The Gephardt amendment to the House trade bill is such a bad idea that it may, in the end, be excluded from legislation that lands on President Reagan's desk.

But, unfortunately, the Gephardt amendment -- which arbitrarily calls for retaliation against surplus countries depending on what we allege to be "unfair trade practices" -- has diverted attention from equally mischievous protectionist efforts in the Senate bill, which came to the floor last week.

There is one part of the present trade law, known as Section 201 -- the so-called "escape clause" -- designed to help domestic industries get temporary relief, even if the injury they claim comes from perfectly legal, fairly traded imports.

Now, the Senate bill would mandate that U.S. industries hurt by imports obtain protection without regard to the impact on the rest of the economy. Such costs could not even be considered by the International Trade Commission or the president.

First, some background: Since 1980, the ITC has determined that six industries have suffered enough from import competition to warrant tariff or quota relief -- motorcycles, specialty steel, carbon steel, wood shakes and shingles, copper and footwear.

The president is supposed to weigh the national interest, including the impact on consumers, against the cost of relief for a given industry. He agreed with the ITC in the first four and provided tariffs or quotas to protect them for up to five years.

But Reagan ruled against the ITC in the copper case where, as U.S. Trade Representative Clayton Yeutter points out, relief would have hit copper fabricators, which account for six times as many jobs as copper producers.
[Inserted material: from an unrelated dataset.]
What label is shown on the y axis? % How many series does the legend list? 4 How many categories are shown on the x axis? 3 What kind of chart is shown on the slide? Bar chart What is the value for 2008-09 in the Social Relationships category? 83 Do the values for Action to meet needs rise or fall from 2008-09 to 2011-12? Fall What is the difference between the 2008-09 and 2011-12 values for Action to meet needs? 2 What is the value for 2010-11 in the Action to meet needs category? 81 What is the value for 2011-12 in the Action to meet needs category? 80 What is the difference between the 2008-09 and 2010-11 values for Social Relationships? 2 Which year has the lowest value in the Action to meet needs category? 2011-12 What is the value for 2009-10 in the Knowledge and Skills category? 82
Reagan also ruled against the ITC in the footwear case, where little proven gain in the ability of domestic shoe producers to compete with imports would have cost consumers and American exporters $6 billion.

Now, to the Senate bill: What protectionists are trying to sneak through is a revision of Section 201 eliminating the president's discretion to weigh national interest against special interest. It would require the president to impose restrictions recommended by the ITC.
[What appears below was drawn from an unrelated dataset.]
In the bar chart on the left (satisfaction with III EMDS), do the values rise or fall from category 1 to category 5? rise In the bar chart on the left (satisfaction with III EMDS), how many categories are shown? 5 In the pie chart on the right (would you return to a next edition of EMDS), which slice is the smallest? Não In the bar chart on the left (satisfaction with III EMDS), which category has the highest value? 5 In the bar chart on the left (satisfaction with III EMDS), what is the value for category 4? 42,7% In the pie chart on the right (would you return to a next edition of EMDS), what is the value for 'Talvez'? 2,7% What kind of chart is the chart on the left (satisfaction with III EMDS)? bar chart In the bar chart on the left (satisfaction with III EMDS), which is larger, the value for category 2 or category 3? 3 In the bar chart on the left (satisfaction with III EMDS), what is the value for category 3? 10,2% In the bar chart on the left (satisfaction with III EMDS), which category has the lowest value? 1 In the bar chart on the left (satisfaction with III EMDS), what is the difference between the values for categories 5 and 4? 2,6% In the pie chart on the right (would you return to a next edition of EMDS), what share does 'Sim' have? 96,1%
If the Senate version of 201 becomes law, some future president will helplessly have to bestow the $6 billion worth of relief to the shoe industry that Reagan denied it. And the lineup for handouts will be long -- while consumers and other sectors of the economy pay the price.

Under international rules, a country against which we impose tariffs or quotas to satisfy a domestic Section 201 complaint is entitled to receive compensation. Thus American exporters, including farmers, know that they will be helping to pay the bill to keep inefficient companies in business under 201.

"This radical change would send a disturbing message," says Consumers for World Trade. "The United States would be announcing to its trading partners that American domestic industries are unable to compete against foreign products even when these products are fairly traded -- an assumption with which CWT and many others in the trading community strongly disagree."

To put it even more boldly: The backers of this legislation aren't interested in fair trade, or justice or a "level playing field." They are interested in closing U.S. borders to all trade, allowing inefficient companies to hang onto their business -- and to hell with the prices that the customer must pay.

Anyone in business who can't make it by producing a good product can go running to the ITC, screaming about imports. Whereupon, the ITC will be bound to find injury, and the president will be reduced to a messenger boy for the ITC, putting restrictions in effect that will protect the industry for up to a 10-year period.

Sen. Bob Packwood (R-Ore.) has an amendment that retains a measure of discretion for the president in Section 201 cases, but requires him to find alternative ways of helping an injured industry if he turns down the ITC recommendations. This is a generosity that goes beyond what should be necessary, because the president could order not only monetary assistance, but also exemptions from antitrust laws to weak domestic industries.

But at least the Packwood amendment would allow the president enough flexibility to take into account the impact of quotas or tariffs on the whole economy, or to consider whether our trading partners might retaliate.

I am not as persuaded as some that the Gephardt amendment is dead just because it was not recommended by the Senate Finance Committee. Sen. Donald Riegle (D-Mich.) intends to offer the same language in a floor amendment. Thus, open-trade advocates such as the "Pro Trade" group, representing diverse manufacturing, consumer and agriculture interests that have done such a good job of alerting the public to the dangers of the Senate bill's Section 201, need to keep up the attack on Gephardt.

We should not be dazzled by the charts displayed to the Senate by Riegle, and his argument, echoed by Sen. Lloyd Bentsen (D-Tex.), that the huge trade deficit justifies the restrictive legislation they propose. To cite the $168 billion trade deficit figure or the newly reported external debt figure of $264 billion as justification for the legislation is meaningless. Those numbers are symbols of huge economic problems. But the trade bill offers no route to, or method for, restoring America's economic health.

Back in the small print of Bentsen's opening statement, you can find an admission of that. But Bentsen contends that the trade bill "does point America in the right direction." That's where Bentsen and Riegle are wrong -- and so long as counterproductive measures such as the Gephardt-Riegle amendments and a rigid 201 stay in the bill, they will continue to be wrong.